Selected IVLE services affected by database maintenance on Saturday 7 April from 0300 hrs to 0700 hrs

The following IVLE services will be unavailable on Saturday 7 April from 0300 hrs to 0700 hrs (4 hours) due to maintenance:

  • GEM Module Listing
  • IVLE Profile Page
  • IVLE Gradebook Import
  • Modules Taken
  • NUS IT Care Admin Module

Please contact the IVLE Team for any enquiries.

We apologize for any inconvenience caused. Thank you for your understanding and cooperation.

Various services affected by server relocation, from Friday 6 April, 2000 hrs to Monday 9 April, 0800 hrs

The following services will be disrupted from Friday 6 April, 2000 hrs to Monday 9 April, 0800 hrs (60 hours) due to server relocation.

  • IVLE Multimedia (non-streaming media viewing & uploading)
  • nuscast.nus.edu.sg (Webcast Events)
  • emodule.nus.edu.sg
  • staffpages.nus.edu.sg
  • courses.nus.edu.sg (k:\ drive)
  • courseware.nus.edu.sg
  • breeze.nus.edu.sg
  • screencast.nus.edu.sg (Camtasia Relay Uploading)

If you have any queries, please call IT Care at 6516 2080.

We apologize for any inconvenience caused, and thank you for your understanding and cooperation.

Selected IVLE services affected by database maintenance on Saturday 24 March from 0300 hrs to 0700 hrs

The following IVLE services will be unavailable on Saturday 24 March from 0300 hrs to 0700 hrs (4 hours) due to ISIS maintenance:

  • GEM Module Listing
  • IVLE Profile Page
  • IVLE Gradebook Import
  • Modules Taken
  • NUS IT Care Admin Module

Please contact the IVLE Team for any enquiries.

We apologize for any inconvenience caused. Thank you for your understanding and cooperation.

Summary of findings on IVLE disruption on 9 March 2012

Introduction

There was a data center exercise scheduled on the 9 March, 2000 hrs till 12 March, 0800 hrs. During this exercise, all servers in the data center had to be powered off. As IVLE has certain infrastructure redundancies built into it, it is generally resilient to such exercises, and they do not affect the running capabilities of IVLE in any way.

I sincerely apologize for the disruption and stress this incident has caused. We will also be learning from this disruption to ensure that it does not happen again.

 

Hardware redundancies in IVLE

Everything comes in pairs for IVLE, 2x load balancers, >2 web servers, 2x database servers.

The load balancers are configured to perform automatic failovers so they should never pose any issues. All our web servers are similar in every way so if any goes down, any other web server can easily take its place with zero or minimal service disruption to the users.

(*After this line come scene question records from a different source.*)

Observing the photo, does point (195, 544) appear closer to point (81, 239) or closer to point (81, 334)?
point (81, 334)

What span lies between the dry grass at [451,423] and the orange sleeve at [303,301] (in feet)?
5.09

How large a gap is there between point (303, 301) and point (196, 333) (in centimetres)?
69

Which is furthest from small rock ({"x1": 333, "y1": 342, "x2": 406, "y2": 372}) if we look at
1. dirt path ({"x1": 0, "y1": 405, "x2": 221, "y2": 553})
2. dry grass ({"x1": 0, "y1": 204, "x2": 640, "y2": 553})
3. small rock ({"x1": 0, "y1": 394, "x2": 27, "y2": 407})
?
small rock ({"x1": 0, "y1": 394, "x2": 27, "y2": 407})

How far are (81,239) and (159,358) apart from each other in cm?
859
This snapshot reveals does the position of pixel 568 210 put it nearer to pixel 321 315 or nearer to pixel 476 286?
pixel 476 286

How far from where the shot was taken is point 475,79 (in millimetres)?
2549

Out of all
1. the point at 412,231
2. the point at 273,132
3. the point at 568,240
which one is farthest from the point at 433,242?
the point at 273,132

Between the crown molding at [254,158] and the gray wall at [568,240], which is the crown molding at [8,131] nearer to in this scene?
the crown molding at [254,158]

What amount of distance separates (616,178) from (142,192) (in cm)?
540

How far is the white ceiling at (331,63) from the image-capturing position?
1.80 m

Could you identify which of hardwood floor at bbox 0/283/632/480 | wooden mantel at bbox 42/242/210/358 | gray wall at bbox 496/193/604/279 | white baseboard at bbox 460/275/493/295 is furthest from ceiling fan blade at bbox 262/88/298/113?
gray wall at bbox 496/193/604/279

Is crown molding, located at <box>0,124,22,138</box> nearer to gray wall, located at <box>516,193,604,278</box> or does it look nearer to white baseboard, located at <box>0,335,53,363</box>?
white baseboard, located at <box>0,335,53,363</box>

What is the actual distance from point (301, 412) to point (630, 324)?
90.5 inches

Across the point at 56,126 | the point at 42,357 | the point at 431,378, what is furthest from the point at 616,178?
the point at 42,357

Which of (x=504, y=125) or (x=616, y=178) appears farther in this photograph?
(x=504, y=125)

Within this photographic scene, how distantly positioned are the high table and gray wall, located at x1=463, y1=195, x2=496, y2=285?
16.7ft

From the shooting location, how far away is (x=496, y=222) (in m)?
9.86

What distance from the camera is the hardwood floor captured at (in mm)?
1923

The database servers are configured with database mirroring with a witness database server to achieve automatic failover as well. We did not go with cluster due to the long downtimes involved for automatic failovers.

 

Overview of the disruption

IVLE went down at 2006 hrs on 9 March 2012 when both the database secondary and witness server were powered off for the exercise. With only the primary database running, there was a high chance of data corruption, so the primary database disabled all connections to preserve data integrity.

Email notifications were sent out indicating failure in the database, but due to the exercise, it got mixed together with false positives and went by unnoticed until 2100 hrs when a team member did a follow up test to ensure that IVLE is working after the power test.

Once the team realized that IVLE was down, several members were quickly mobilized to find out the root cause and bring it back up as soon as possible. They soon realized that the failure is caused by the database being taken offline.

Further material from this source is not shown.